2- Burası aynı zamanda kıyı alanı. Kıyıların
toplumun eşit kullanımına açık olması, kamu yararına kullanılması ve bunu
sağlamak için de devletin hikim ve tasarrufu altında bulunması Anayasal bir
zorunluluktur. Sadece Anayasal değil, evrensel kıyı koruma ve kullanma
ilkelerinin de gereğidir. Buna uyulmadı. Buradaki kıyı alanları insanların eşit
kullanımına kapatılmak istendi.
3- İstanbul kentinin
genel durumu ve bu bölgenin koşullarına da hiç uyulmadı. Yani buraya aynı anda
binlerce yolcu taşıyan büyük geminin yanaşması halinde, bu yolcuların kentin
çarşısına pazarına nasıl gidip geleceği sorusuna da herhangi bir yanıt aranmadı.

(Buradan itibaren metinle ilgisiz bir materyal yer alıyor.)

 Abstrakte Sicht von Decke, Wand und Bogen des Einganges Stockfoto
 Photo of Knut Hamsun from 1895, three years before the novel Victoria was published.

Ulaşım altyapısı zaten işlemeyen bir alanda yeni bir yoğunluk öngörüldü. Bunlar
herhangi bir hesaba kitaba da dayandırılmadı.
4-
İstanbul’un kültür turizmine yönelik hedefleri açısından da doğru bir yaklaşım
benimsenmedi. Buraya gelecek binlerce turistin kentteki etkinliklerle doğru bir
biçimde ilişki kurması amaçlanmadı. Bunun yerine, gemilerle gelen turistlerin
çevresinden izole edilmiş liman alanı içindeki alışveriş merkezleri, oteller ve
diğer alanları kullanmaları düşünüldü. Oysa bu İstanbul’un turizm potansiyelinin
doğru bir kullanımı da değil.
5- Tanımı gereği bir
turizm projesi olması beklenen "Galataport", aslında bir alışveriş merkezi ve
otel projesi oldu. Yani gemilerden inecek turistlerin çok ötesinde sayıdaki
insanlar tarafından kullanılabilecek alışveriş merkezleri ve oteller...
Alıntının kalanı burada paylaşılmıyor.